Ligia Melo makes the observation that economic outcomes are based on human behavior, and that the latter can be influence by external circumstances. Think about working in extreme climates, where priorities (consumption, comfort, saving) are different from temperate climates. Also, we start to learn from neuroscience, and in particular neuroeconomics, how decision are taken in the brain, and how they may be influenced by external factors.
Melo observes that the magnetic activity of the Earth has markedly decreased, by about 10% in close to two centuries, and the movement of the magnetic poles has increased, currently 41km a year. This is leading to speculations that the magnetic poles could reverse in the foreseeable future. Why would this matter for economic behavior? Magnetic activity has been linked to suicide, mental illness and depression rates.
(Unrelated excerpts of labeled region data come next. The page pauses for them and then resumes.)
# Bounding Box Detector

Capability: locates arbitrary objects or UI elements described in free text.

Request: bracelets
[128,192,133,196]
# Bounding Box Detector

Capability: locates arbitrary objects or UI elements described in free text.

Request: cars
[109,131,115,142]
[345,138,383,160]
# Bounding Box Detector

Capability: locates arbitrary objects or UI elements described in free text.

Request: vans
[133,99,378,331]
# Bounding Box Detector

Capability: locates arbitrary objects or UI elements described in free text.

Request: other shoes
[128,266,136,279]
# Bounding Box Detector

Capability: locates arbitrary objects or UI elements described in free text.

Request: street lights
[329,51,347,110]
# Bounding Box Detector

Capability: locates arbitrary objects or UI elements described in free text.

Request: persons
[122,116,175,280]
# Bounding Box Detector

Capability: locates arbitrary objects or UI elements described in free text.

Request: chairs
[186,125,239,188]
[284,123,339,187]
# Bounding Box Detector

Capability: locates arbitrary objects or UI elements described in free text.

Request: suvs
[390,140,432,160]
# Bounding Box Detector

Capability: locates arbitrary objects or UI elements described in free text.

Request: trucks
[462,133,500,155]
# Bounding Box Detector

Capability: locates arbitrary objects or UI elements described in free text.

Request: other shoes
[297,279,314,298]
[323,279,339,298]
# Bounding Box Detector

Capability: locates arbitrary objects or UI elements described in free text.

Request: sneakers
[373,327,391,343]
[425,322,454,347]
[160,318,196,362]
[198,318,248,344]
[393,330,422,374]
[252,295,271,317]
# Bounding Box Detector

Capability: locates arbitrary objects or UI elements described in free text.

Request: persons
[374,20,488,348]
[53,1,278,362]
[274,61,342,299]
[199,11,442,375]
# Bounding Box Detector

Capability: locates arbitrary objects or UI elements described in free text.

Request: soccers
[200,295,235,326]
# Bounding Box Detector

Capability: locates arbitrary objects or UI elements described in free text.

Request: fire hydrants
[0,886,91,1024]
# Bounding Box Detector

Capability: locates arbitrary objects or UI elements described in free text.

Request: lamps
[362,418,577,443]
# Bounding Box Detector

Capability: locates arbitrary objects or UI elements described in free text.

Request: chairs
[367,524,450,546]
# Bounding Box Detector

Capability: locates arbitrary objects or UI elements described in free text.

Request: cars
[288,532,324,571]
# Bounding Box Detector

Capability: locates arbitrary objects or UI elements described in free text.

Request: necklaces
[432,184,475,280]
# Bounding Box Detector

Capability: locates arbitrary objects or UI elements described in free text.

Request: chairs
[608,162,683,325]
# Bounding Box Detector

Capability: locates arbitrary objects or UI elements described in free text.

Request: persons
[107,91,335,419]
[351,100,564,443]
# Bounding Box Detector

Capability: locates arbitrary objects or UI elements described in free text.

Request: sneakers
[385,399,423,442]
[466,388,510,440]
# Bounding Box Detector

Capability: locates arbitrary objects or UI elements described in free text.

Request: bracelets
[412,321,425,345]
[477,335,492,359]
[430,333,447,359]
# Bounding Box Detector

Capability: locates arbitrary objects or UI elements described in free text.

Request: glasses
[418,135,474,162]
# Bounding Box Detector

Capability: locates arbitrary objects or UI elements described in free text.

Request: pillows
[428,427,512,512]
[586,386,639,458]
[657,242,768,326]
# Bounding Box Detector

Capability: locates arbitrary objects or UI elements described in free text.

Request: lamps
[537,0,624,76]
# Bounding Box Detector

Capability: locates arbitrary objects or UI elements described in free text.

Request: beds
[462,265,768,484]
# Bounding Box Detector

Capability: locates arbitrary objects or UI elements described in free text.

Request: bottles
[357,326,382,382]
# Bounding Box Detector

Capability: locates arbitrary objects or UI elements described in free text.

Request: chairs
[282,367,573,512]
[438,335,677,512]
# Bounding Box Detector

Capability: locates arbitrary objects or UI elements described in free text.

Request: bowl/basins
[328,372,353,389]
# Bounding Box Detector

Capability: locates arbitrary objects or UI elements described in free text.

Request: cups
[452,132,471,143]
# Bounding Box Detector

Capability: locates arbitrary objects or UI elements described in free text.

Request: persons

Also, studying human history, people have observed that there has become stronger awareness of individuals (vs. collectivity) in times of low magnetic activity.
Why could this be important? Because most of our decisions are based on expectations, and there is plenty of evidence of self-fulfilling expectations, that is, people for no particular reason expect something to happen, and then it happens. Bubbles, for example. Also, risk-taking behavior is influenced by health, in particular mental health. Melo shows that there is a positive relationship between a country' magnetic field intensity and its GDP. One would want to control with climate factors, but it is intriguing as distance from the equator has consistently been shown as an important factor in growth regressions, even including climate variables.